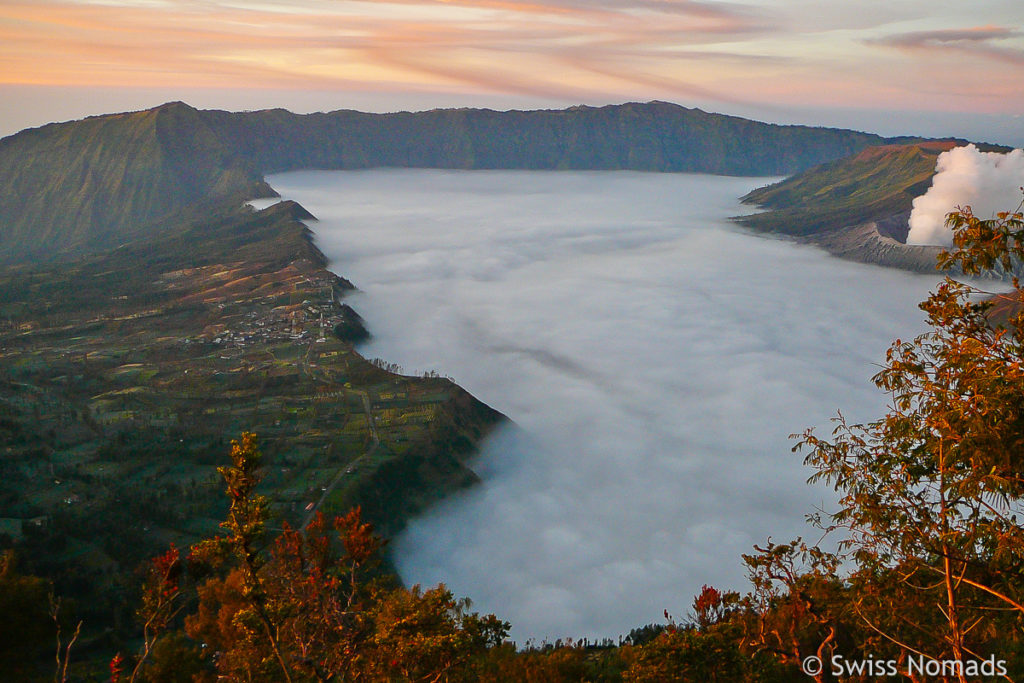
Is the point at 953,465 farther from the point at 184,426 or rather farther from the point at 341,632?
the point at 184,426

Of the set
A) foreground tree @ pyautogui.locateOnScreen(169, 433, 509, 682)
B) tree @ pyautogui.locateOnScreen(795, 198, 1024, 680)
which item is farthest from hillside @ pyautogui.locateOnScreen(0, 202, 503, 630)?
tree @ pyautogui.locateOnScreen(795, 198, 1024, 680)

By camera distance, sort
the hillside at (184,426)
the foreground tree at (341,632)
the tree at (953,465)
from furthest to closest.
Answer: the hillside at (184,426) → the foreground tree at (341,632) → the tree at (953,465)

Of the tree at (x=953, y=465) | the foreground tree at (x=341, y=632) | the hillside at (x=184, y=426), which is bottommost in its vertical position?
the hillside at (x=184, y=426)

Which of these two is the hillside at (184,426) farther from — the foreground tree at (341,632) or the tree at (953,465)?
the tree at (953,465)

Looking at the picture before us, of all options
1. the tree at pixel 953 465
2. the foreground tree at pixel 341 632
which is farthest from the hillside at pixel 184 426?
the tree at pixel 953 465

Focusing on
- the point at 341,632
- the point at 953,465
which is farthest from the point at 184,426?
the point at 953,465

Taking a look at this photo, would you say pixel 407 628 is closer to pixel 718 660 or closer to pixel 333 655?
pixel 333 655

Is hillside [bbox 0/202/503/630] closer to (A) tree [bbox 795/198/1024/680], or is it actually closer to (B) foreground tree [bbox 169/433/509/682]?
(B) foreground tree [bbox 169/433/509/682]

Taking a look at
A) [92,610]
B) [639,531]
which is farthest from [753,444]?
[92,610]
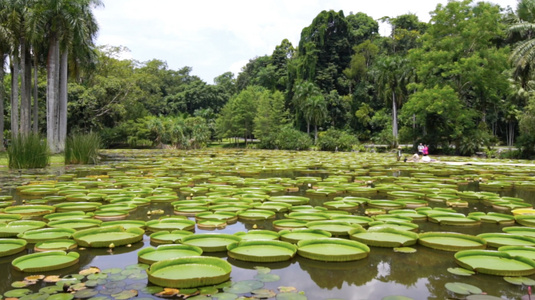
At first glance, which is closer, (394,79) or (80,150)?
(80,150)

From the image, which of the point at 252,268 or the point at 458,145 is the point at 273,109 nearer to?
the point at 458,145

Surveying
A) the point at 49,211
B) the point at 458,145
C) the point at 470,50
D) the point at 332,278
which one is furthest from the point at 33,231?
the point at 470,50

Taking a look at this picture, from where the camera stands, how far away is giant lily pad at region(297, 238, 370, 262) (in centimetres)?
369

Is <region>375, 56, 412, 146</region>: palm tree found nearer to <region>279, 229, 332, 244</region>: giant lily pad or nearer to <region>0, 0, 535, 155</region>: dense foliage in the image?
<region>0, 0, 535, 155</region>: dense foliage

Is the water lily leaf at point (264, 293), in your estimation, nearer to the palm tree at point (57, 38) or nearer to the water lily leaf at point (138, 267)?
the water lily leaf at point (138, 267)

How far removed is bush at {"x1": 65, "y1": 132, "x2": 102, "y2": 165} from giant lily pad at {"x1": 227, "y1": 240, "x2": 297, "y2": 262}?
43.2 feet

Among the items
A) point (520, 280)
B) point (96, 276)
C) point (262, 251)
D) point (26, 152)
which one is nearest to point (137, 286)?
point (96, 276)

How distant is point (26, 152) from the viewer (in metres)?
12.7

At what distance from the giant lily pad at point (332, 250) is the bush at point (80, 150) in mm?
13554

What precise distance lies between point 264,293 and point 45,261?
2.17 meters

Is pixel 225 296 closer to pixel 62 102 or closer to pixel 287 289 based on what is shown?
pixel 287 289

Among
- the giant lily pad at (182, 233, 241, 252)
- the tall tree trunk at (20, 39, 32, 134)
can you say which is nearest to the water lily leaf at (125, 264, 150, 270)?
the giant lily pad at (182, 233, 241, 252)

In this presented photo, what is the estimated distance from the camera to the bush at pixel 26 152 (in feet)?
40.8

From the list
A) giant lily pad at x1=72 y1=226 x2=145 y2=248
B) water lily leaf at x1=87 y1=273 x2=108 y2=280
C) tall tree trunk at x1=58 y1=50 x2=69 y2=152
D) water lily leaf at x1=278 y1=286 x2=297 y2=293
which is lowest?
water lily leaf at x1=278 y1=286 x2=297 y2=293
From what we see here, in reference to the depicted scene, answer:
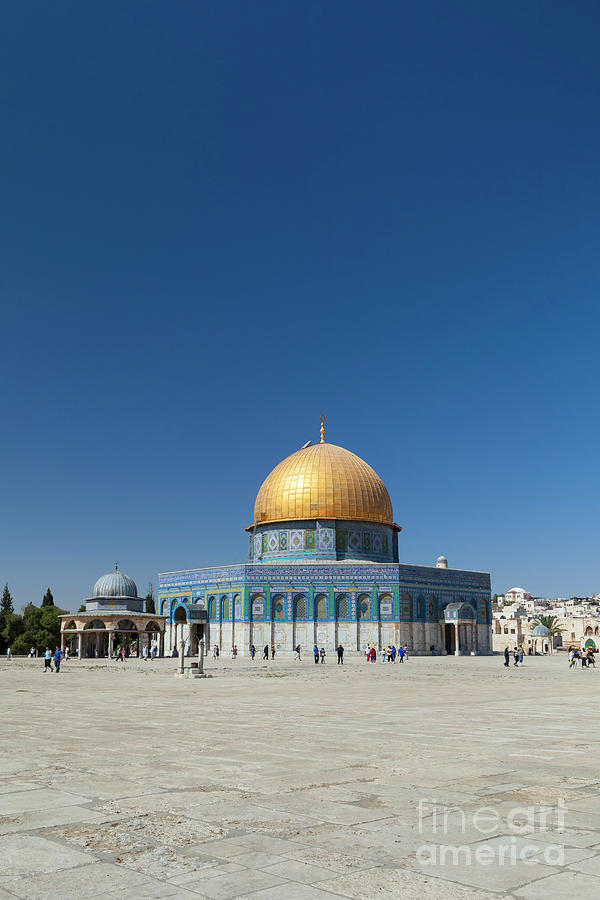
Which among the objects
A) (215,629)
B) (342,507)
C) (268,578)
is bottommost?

++++++++

- _Goal of the exercise_:
Every record gets retyped exactly; no picture goes into the copy.

- _Complete answer_:
Is the point at 953,465 farther from the point at 184,426 or rather farther from the point at 341,632?
the point at 184,426

Of the set
A) foreground tree @ pyautogui.locateOnScreen(169, 433, 509, 682)
B) tree @ pyautogui.locateOnScreen(795, 198, 1024, 680)
which item is farthest from hillside @ pyautogui.locateOnScreen(0, 202, 503, 630)?
tree @ pyautogui.locateOnScreen(795, 198, 1024, 680)

By camera distance, sort
the hillside at (184,426)
the foreground tree at (341,632)
the tree at (953,465)
from furthest to closest.
Answer: the hillside at (184,426) → the foreground tree at (341,632) → the tree at (953,465)

Of the tree at (x=953, y=465) | the foreground tree at (x=341, y=632) | the hillside at (x=184, y=426), which is bottommost in its vertical position?
the hillside at (x=184, y=426)

Which of these two is the hillside at (184,426) farther from — the foreground tree at (341,632) or the tree at (953,465)?
the tree at (953,465)

Looking at the picture before us, of all options
1. the tree at pixel 953 465
2. the foreground tree at pixel 341 632
which is farthest from the hillside at pixel 184 426?
the tree at pixel 953 465

Focusing on
- the point at 341,632
- the point at 953,465
which is farthest from the point at 184,426?
the point at 953,465

Taking a look at this photo, would you say pixel 407 628 is closer to pixel 718 660 or closer to pixel 333 655?
pixel 333 655

Is hillside [bbox 0/202/503/630] closer to (A) tree [bbox 795/198/1024/680], or is it actually closer to (B) foreground tree [bbox 169/433/509/682]?
(B) foreground tree [bbox 169/433/509/682]

Taking a look at
A) [92,610]
B) [639,531]
which is farthest from [753,444]?
[92,610]
At first glance, which is closer, (394,79) or (80,150)?
(80,150)

From the image, which of the point at 252,268 or the point at 458,145 is the point at 273,109 nearer to?
the point at 458,145

Surveying
A) the point at 49,211
B) the point at 458,145
C) the point at 470,50
D) the point at 332,278
which one is furthest from the point at 33,231?
the point at 470,50

Taking a look at this picture, from where the camera stands, how far away is giant lily pad at region(297, 238, 370, 262) (in centimetres)?
369

Is <region>375, 56, 412, 146</region>: palm tree found nearer to <region>279, 229, 332, 244</region>: giant lily pad or nearer to <region>0, 0, 535, 155</region>: dense foliage in the image?
<region>0, 0, 535, 155</region>: dense foliage

Is the water lily leaf at point (264, 293), in your estimation, nearer to the palm tree at point (57, 38) or nearer to the water lily leaf at point (138, 267)?
the water lily leaf at point (138, 267)

How far removed is bush at {"x1": 65, "y1": 132, "x2": 102, "y2": 165} from giant lily pad at {"x1": 227, "y1": 240, "x2": 297, "y2": 262}?
43.2 feet

Among the items
A) point (520, 280)
B) point (96, 276)
C) point (262, 251)
D) point (26, 152)
which one is nearest to point (137, 286)?
point (96, 276)

How distant is point (26, 152) from the viewer (in metres)?
12.7

At what distance from the giant lily pad at point (332, 250) is the bush at point (80, 150) in mm?
13554

What precise distance lies between point 264,293 and point 45,261?
2.17 meters

Is pixel 225 296 closer to pixel 62 102 or closer to pixel 287 289 based on what is shown?
pixel 287 289

Among
- the giant lily pad at (182, 233, 241, 252)
- the tall tree trunk at (20, 39, 32, 134)
can you say which is nearest to the water lily leaf at (125, 264, 150, 270)?
the giant lily pad at (182, 233, 241, 252)

In this presented photo, what is the estimated distance from the camera to the bush at pixel 26 152 (in feet)?
40.8

From the list
A) giant lily pad at x1=72 y1=226 x2=145 y2=248
B) water lily leaf at x1=87 y1=273 x2=108 y2=280
C) tall tree trunk at x1=58 y1=50 x2=69 y2=152
D) water lily leaf at x1=278 y1=286 x2=297 y2=293
which is lowest?
water lily leaf at x1=278 y1=286 x2=297 y2=293
From what we see here, in reference to the depicted scene, answer:
Which among the objects
A) (215,629)
B) (342,507)
C) (268,578)
is bottommost?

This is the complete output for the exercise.